**Records for the exercise**:
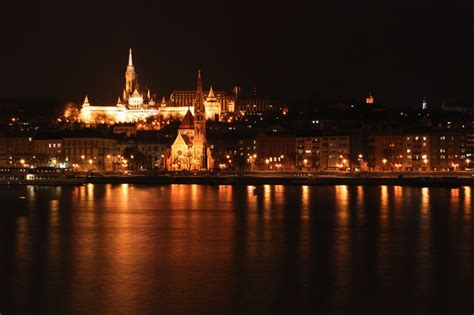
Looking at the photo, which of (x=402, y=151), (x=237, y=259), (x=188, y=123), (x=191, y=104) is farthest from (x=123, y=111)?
(x=237, y=259)

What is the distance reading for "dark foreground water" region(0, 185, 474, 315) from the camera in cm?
1323

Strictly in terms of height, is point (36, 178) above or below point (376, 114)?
below

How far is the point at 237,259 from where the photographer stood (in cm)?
1731

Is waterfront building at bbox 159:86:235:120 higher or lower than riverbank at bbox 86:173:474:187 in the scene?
higher

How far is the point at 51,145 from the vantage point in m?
68.1

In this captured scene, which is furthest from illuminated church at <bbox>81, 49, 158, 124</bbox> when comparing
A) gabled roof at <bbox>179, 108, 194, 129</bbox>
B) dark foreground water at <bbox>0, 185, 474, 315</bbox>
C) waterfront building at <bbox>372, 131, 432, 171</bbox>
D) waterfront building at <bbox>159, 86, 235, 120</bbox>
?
dark foreground water at <bbox>0, 185, 474, 315</bbox>

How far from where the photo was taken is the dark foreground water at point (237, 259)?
13227 mm

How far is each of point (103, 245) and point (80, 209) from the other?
1072cm

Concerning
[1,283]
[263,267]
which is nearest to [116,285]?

**Your instructions**:
Could you reproduce all of the data above word for word, leaving the pictures out of your copy?

**Answer to this task**:
Looking at the photo, which of (x=402, y=151), (x=237, y=259), (x=188, y=123), (x=191, y=104) is farthest from (x=123, y=111)?
(x=237, y=259)

What is the distance reading for "dark foreground water" region(0, 185, 474, 315) from the camera in cm?
1323

Strictly in terms of height, is point (36, 178) above or below point (376, 114)?
below

How far is the point at 237,259 from where the photographer stood (in cm)?
1731

Is waterfront building at bbox 159:86:235:120 higher or lower than riverbank at bbox 86:173:474:187 in the scene?
higher

How far is the point at 51,145 from the vantage point in m?
68.1

In this captured scene, which is furthest from illuminated church at <bbox>81, 49, 158, 124</bbox> when comparing
A) gabled roof at <bbox>179, 108, 194, 129</bbox>
B) dark foreground water at <bbox>0, 185, 474, 315</bbox>
C) waterfront building at <bbox>372, 131, 432, 171</bbox>
D) waterfront building at <bbox>159, 86, 235, 120</bbox>
?
dark foreground water at <bbox>0, 185, 474, 315</bbox>

How far from where the photo was taken is the dark foreground water at point (237, 259)?
13227 mm

How far is each of point (103, 245) and point (80, 209) from the other?
1072cm

Concerning
[1,283]
[263,267]
which is nearest to [116,285]?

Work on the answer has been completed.